Shoshone National Forest
Park Overview
The Shoshone National Forest was set aside in 1891 as part of the Yellowstone Timberland Reserve, making the Shoshone the first national forest in the United States. It consists of some 2.4 million acres of varied terrain ranging from sagebrush flats to rugged mountains. The higher mountains are snow-clad most of the year. Immense areas of exposed rock are interspersed with meadows and forests. With Yellowstone National Park on its western border, the Shoshone encompasses the area from the Montana state line south to Lander, Wyoming which includes portions of the Absaroka, Wind River and Beartooth Ranges.
History of the Area
The Shoshone National Forest was first created in 1891 as the Yellowstone Timberland Reserve.
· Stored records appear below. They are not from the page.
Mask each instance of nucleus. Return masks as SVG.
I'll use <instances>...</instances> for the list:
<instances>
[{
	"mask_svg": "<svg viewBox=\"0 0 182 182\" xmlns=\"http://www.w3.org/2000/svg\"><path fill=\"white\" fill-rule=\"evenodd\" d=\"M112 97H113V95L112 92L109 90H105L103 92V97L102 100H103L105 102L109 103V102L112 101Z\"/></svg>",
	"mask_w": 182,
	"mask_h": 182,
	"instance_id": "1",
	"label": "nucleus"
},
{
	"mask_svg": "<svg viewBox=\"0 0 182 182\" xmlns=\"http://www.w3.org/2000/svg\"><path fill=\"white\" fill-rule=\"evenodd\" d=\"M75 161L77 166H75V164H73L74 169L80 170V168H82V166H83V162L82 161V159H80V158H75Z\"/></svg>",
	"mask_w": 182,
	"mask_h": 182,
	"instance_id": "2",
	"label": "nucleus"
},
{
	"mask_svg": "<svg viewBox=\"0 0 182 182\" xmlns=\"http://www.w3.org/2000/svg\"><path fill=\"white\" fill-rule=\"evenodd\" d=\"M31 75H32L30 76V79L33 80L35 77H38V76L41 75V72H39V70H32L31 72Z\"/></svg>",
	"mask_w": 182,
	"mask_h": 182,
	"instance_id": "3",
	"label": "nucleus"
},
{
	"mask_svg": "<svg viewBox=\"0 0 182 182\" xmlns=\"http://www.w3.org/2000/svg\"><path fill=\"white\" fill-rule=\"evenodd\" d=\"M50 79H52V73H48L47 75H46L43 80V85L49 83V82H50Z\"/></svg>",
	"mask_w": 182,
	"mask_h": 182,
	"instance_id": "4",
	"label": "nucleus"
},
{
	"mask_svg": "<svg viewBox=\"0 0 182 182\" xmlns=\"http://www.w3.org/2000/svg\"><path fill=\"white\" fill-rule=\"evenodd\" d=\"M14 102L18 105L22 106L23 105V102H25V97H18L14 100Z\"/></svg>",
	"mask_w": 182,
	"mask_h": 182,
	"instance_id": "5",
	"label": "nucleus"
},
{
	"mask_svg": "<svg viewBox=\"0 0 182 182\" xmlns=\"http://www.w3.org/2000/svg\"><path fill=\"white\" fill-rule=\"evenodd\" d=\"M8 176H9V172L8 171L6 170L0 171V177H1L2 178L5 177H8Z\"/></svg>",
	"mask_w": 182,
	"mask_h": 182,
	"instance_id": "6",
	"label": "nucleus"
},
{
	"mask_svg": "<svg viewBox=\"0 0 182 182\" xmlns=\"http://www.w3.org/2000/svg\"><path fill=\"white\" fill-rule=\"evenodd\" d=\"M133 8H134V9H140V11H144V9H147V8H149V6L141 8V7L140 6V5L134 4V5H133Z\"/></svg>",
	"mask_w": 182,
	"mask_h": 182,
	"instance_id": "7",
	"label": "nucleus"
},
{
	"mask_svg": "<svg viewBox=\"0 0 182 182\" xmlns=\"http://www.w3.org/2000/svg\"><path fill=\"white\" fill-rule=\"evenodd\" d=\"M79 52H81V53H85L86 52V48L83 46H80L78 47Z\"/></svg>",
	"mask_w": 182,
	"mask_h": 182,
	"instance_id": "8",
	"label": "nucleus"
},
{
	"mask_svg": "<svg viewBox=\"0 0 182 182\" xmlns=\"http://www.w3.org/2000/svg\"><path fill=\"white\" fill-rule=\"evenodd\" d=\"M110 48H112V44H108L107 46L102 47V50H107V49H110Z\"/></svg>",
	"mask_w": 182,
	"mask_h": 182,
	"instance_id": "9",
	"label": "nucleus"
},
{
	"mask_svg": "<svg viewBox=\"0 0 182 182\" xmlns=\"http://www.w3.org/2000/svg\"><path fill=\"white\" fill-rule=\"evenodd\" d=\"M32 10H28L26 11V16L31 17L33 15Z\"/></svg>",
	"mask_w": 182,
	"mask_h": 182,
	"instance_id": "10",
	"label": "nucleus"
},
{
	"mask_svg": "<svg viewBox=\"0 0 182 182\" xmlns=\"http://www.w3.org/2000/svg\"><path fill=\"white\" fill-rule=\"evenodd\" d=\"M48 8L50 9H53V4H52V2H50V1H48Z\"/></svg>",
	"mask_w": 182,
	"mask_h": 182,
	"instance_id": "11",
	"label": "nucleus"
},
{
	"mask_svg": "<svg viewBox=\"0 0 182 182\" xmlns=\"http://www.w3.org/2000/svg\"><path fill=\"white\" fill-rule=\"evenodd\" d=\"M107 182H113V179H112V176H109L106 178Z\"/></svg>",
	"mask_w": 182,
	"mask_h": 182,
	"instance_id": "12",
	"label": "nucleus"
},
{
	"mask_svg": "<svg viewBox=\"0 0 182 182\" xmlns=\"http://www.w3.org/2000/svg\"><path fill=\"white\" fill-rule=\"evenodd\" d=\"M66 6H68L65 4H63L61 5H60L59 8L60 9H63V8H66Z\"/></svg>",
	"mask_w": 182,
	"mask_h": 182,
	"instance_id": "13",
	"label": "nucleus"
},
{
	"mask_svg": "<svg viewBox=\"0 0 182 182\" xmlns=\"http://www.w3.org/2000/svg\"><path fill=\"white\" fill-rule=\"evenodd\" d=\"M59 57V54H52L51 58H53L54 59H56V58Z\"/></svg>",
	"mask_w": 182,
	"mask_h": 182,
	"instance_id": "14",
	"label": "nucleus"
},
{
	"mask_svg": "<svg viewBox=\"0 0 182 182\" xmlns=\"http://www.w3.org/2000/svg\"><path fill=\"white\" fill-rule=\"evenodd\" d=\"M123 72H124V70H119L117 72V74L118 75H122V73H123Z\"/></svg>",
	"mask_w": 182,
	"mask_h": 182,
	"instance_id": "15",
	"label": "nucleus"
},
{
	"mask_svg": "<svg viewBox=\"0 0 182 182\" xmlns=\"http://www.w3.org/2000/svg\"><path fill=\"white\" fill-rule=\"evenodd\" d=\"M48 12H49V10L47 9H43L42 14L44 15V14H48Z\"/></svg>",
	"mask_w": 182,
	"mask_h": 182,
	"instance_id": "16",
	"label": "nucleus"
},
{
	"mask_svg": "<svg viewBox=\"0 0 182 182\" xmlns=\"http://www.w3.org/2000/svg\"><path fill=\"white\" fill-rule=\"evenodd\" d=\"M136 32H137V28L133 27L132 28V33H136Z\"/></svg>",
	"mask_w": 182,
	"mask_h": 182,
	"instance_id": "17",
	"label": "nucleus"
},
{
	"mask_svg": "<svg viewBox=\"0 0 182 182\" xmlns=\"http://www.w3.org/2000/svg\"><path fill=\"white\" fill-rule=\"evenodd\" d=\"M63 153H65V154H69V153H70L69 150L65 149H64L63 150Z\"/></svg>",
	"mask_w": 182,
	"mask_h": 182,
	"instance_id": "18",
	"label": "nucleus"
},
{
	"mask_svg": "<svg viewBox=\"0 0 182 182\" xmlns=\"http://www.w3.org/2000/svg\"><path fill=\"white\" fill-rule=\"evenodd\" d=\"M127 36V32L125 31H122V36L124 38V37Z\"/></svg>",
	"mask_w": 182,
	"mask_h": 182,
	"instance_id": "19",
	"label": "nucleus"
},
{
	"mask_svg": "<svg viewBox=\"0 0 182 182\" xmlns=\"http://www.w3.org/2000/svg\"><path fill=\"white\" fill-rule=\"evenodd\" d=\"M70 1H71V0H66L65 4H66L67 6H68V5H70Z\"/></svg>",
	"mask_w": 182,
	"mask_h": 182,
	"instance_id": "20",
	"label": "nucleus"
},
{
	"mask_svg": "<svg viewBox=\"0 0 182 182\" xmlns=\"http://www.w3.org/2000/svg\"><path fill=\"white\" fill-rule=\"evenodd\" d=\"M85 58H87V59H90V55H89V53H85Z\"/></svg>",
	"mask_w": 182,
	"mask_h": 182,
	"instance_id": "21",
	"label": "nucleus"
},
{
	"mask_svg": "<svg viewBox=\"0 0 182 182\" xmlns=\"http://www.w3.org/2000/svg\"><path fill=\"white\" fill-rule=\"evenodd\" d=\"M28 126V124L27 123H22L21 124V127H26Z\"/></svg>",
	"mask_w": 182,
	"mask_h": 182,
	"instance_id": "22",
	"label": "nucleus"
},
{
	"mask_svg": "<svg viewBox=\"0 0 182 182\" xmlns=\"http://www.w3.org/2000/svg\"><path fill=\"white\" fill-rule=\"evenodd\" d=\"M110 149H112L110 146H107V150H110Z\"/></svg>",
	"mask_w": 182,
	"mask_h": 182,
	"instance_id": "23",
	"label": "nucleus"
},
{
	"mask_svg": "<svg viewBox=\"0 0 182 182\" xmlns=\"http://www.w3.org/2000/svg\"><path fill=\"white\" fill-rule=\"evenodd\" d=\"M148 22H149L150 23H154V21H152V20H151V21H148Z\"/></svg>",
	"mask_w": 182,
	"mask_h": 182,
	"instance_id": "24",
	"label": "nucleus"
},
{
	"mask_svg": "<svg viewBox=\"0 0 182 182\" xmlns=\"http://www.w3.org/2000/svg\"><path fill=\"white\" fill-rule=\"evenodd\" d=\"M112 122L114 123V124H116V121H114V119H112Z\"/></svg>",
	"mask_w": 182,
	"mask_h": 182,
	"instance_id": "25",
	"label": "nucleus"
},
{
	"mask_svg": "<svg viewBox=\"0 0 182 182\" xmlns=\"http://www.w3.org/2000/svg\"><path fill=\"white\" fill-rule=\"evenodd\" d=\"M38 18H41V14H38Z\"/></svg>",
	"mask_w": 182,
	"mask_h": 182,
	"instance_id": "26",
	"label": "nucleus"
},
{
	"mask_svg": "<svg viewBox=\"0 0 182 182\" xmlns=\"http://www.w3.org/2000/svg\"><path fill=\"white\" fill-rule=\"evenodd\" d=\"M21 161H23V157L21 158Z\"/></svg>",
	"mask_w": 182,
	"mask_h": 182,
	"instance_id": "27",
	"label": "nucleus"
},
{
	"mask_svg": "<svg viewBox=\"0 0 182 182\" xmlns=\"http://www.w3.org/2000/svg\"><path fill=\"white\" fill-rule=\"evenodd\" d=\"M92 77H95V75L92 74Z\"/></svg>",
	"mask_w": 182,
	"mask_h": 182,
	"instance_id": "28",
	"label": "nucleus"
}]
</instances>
Later this became the Shoshone National Forest, the first national forest in the nation. It is named for the Shoshoni Indians who lived in this area. The Arapahoe, Blackfeet, Commanche, Crow, Nez Perce, Northern Cheyenne, and Souix tribes also hunted, traveled, traded and fought in the area. Such mountain men as John Colter and Jim Bridger were early visitors as well. The ghost town of Kirwin, an early-day mining town, is a window to the past, recalling one of the colorful eras in Wyoming's history. The remains of tie hack flumes and cabins on the southern end of the forest are reminders of another era during which millions of railroad ties were produced.